Error on the NVMe disk when installing Arch Linux

Breizh · March 4, 2024, 6:49pm

Hello,

I’m trying to install Arch Linux on my Framework 16, but after the installation, when I boot on the newly installed system, it fails to mount the EFI partition on /boot, and the root filesystem (Btrfs) switches to read-only.

On the occasions when I’ve managed to get a shell despite the errors, I’ve noticed an error similar to the one mentioned on this topic: Nvme0: controller is down; will reset

I tried the nvme_core.default_ps_max_latency_us=0 workaround, it didn’t change anything.

I tried to install Fedora since it’s officially supported, and I get errors on boot too, but I couldn’t have a shell, so I don’t have the exact cause.

I tried other systems, like Ubuntu 22.04 LTS, it didn’t seems to have this problem. Linux Mint neither. Even Fedora XFCE worked correctly.

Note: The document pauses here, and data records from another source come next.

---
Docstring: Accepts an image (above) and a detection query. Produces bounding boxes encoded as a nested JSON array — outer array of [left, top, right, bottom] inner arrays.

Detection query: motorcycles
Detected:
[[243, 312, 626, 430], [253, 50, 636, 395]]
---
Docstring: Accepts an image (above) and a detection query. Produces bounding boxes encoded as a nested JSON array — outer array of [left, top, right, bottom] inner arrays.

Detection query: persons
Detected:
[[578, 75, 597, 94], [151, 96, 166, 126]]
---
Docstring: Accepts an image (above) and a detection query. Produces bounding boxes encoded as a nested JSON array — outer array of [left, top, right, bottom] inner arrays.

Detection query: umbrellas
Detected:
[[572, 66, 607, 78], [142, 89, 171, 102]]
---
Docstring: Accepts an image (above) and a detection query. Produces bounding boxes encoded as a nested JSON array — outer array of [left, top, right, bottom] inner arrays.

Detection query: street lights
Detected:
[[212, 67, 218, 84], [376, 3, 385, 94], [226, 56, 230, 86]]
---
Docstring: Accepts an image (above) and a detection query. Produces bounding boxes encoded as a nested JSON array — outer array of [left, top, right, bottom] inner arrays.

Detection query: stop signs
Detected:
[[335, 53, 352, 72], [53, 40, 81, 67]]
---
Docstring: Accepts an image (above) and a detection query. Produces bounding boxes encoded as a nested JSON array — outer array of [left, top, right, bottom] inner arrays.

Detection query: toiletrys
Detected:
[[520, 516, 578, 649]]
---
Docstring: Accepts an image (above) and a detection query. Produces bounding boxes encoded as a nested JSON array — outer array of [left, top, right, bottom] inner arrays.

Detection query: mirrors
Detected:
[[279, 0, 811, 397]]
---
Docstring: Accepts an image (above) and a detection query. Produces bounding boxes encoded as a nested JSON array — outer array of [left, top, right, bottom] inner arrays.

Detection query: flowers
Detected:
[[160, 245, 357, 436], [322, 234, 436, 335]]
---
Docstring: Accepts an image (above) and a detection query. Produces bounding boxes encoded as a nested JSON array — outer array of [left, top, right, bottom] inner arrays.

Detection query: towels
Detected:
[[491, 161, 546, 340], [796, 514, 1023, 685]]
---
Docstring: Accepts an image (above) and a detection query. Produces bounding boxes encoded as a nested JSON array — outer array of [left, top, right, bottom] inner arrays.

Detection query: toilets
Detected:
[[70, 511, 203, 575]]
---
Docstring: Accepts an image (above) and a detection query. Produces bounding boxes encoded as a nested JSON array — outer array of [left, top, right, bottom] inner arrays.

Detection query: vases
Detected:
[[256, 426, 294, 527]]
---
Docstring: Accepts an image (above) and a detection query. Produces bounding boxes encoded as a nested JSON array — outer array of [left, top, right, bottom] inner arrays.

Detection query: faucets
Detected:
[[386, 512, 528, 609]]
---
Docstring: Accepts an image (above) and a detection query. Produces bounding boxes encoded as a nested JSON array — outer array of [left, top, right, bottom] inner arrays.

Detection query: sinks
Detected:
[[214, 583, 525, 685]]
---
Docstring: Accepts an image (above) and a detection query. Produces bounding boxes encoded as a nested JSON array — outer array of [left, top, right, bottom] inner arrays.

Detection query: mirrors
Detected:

And when I’m using a live USB (even the Arch one), I can access and use the disks normally, the installation don’t cause any problem, and after chrooting into it, everything works correctly.

So my guess is that it’s linked to the kernel or a kernel parameter, but under Arch even with kernel-lts I have the same problem and I don’t find any other option that can be linked to this. Maybe it’s because of Btrfs (since both my Arch setup and Fedora are using it), but Linux Mint on a Btrfs worked well.

Both NVMe are affected (the 2280 is a WD SN770, I’ve updated its firmware, it doesn’t change anything, the 2230 is a WD SN740, there’s no firmware update available, I bought both of them with the computer, they are the ones sold by Framework).

I’m starting to despair a bit, have other people encountered this problem, and/or know what else I can try, either to try to fix or to get more informations on the problem? (since I can’t access the system if it fails at boot, and log nothing useful since the filesystem is read-only)

I’ll try to install Arch on an ext4 filesystem, just in case, but since the problem seems to be random, if it’s indeed the problem of power-saving modes, maybe the setups that were working were working by chance, and the only flaw in Btrfs is that it causes it almost systematically, instead of only once in a while…

RandomRanger · March 4, 2024, 6:53pm

I can say I’ve had no issues like this on my arch install. I simply dropped the ssd in from the old laptop and it worked (after disabling secure boot). Idk if that’s worth anything to you, but I figured I’d share.

Breizh · March 4, 2024, 7:55pm

I installed Arch on ext4, on an LVM RAID1, it seems to be working properly for now… I’ll try using mainly this PC over the next few days to see if it actually solves the problem or just reduces its frequency of occurrence.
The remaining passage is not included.